[Stored data entries]
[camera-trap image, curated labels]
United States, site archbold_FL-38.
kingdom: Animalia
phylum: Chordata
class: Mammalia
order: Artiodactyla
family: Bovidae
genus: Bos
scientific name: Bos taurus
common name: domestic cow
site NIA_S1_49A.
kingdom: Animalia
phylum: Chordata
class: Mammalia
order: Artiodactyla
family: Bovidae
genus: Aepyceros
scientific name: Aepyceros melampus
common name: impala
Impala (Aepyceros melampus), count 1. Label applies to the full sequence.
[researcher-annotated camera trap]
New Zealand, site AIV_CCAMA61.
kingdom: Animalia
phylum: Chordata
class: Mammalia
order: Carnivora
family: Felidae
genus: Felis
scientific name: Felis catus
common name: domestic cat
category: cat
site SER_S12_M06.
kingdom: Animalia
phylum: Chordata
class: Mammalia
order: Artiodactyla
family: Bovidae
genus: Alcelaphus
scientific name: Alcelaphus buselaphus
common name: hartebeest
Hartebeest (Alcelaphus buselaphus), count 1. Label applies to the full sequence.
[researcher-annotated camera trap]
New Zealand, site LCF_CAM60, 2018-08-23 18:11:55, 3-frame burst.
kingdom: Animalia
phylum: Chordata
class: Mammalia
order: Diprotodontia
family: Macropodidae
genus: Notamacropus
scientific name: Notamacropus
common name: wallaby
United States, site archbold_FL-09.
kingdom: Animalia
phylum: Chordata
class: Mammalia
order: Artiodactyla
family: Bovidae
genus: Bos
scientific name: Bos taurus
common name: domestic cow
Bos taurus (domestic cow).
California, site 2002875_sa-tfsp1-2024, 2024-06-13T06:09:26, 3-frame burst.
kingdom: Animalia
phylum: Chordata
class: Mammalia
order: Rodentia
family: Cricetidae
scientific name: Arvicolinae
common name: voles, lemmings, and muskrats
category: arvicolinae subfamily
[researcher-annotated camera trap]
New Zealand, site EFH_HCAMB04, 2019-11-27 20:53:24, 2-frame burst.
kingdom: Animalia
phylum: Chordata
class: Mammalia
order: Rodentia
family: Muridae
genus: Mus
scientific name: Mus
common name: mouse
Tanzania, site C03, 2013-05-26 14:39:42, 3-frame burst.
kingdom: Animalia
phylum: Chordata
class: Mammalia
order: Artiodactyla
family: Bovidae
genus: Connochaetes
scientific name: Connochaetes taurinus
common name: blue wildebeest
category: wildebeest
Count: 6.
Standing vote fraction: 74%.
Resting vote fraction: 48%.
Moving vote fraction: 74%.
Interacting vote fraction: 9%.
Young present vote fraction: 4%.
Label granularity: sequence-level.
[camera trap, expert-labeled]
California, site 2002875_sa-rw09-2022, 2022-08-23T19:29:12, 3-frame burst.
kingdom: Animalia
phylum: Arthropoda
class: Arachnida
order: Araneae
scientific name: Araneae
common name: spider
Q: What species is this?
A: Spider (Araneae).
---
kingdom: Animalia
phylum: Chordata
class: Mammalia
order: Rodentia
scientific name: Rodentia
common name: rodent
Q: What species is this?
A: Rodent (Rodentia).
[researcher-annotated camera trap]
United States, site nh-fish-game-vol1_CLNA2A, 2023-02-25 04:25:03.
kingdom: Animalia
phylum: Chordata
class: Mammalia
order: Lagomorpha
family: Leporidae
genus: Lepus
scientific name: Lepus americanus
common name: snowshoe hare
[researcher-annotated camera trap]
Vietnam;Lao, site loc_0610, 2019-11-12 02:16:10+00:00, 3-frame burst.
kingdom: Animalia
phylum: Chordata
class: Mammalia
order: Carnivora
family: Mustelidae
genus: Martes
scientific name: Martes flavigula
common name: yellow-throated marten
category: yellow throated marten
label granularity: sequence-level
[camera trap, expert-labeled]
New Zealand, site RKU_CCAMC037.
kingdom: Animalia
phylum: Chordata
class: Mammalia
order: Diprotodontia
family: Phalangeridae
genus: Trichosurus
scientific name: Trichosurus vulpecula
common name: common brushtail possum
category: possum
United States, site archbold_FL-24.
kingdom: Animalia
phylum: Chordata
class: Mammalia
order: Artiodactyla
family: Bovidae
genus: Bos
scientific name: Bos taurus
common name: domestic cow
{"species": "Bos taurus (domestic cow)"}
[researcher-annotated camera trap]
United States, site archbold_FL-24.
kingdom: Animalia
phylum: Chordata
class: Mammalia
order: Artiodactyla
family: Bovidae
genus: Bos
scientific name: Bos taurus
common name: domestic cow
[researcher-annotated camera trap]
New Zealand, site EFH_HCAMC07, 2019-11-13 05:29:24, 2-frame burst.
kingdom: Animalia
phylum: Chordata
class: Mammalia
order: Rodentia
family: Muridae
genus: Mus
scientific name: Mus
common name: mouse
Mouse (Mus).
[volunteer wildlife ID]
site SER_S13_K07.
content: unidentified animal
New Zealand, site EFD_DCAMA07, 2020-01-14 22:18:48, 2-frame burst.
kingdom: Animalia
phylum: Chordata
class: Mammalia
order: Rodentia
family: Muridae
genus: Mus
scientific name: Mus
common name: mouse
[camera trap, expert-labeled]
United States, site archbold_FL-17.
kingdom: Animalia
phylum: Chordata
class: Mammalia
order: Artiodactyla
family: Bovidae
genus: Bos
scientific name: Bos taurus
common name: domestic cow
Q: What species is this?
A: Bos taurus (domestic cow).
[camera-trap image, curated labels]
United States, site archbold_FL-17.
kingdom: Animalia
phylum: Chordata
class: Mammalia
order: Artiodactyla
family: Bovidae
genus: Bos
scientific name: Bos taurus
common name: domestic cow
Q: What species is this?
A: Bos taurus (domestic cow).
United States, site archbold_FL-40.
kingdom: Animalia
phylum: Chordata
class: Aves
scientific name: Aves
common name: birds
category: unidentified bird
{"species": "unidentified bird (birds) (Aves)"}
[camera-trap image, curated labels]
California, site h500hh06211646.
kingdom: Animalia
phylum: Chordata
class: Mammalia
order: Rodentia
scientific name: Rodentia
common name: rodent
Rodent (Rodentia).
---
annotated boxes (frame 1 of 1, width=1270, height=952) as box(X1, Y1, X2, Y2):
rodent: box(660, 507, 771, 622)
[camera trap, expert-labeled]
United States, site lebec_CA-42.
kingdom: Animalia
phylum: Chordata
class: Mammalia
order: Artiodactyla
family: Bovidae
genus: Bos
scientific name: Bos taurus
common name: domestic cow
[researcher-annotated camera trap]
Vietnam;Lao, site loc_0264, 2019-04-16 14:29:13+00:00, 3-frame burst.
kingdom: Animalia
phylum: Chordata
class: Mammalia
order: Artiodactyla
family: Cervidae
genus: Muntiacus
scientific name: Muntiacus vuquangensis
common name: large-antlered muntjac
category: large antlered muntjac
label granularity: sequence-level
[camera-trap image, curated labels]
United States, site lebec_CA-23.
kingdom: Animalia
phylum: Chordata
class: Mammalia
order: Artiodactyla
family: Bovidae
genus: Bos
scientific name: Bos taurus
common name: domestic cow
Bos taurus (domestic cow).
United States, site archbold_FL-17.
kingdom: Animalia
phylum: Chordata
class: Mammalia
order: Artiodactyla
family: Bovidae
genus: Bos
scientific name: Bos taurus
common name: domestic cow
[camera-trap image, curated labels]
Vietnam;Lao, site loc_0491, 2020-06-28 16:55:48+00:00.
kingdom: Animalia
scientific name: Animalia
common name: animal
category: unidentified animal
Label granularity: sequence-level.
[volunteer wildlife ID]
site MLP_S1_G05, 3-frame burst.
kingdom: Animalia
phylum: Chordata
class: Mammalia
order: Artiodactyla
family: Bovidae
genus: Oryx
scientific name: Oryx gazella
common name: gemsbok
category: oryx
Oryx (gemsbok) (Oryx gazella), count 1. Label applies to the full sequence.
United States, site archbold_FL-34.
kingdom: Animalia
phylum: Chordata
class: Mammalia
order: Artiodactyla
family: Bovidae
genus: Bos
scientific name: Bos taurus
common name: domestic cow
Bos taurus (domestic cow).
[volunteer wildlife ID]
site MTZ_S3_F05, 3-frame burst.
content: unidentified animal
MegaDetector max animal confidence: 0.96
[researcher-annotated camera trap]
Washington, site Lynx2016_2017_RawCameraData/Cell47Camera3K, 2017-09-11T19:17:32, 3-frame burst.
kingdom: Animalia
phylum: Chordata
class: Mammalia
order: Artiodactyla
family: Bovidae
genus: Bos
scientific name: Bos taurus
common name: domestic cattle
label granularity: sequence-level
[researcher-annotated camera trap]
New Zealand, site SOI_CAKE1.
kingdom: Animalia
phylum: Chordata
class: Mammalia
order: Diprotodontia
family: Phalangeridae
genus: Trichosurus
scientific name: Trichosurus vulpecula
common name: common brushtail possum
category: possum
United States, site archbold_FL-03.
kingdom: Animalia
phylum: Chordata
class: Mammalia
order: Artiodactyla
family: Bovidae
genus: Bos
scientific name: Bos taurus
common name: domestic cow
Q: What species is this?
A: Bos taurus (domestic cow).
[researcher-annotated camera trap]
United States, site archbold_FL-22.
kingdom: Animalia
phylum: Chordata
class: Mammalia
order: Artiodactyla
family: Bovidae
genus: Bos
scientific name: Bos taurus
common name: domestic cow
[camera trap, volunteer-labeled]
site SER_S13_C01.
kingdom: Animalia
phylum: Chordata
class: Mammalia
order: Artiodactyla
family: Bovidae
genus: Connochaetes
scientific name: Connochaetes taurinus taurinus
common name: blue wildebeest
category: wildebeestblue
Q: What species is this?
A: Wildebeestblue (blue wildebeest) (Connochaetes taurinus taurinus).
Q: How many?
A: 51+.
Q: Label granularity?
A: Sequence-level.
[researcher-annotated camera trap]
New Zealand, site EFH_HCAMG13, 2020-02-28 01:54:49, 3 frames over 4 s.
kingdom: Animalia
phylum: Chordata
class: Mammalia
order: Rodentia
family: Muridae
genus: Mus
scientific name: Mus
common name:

WORK INSTRUCTION — Beginning at the opening line of the data, transcribe each line exactly until you reach the line with "scientific name: Aepyceros melampus", which you also include, and go no further.

WRITTEN SOLUTION —
[camera-trap image, curated labels]
United States, site archbold_FL-38.
kingdom: Animalia
phylum: Chordata
class: Mammalia
order: Artiodactyla
family: Bovidae
genus: Bos
scientific name: Bos taurus
common name: domestic cow
site NIA_S1_49A.
kingdom: Animalia
phylum: Chordata
class: Mammalia
order: Artiodactyla
family: Bovidae
genus: Aepyceros
scientific name: Aepyceros melampus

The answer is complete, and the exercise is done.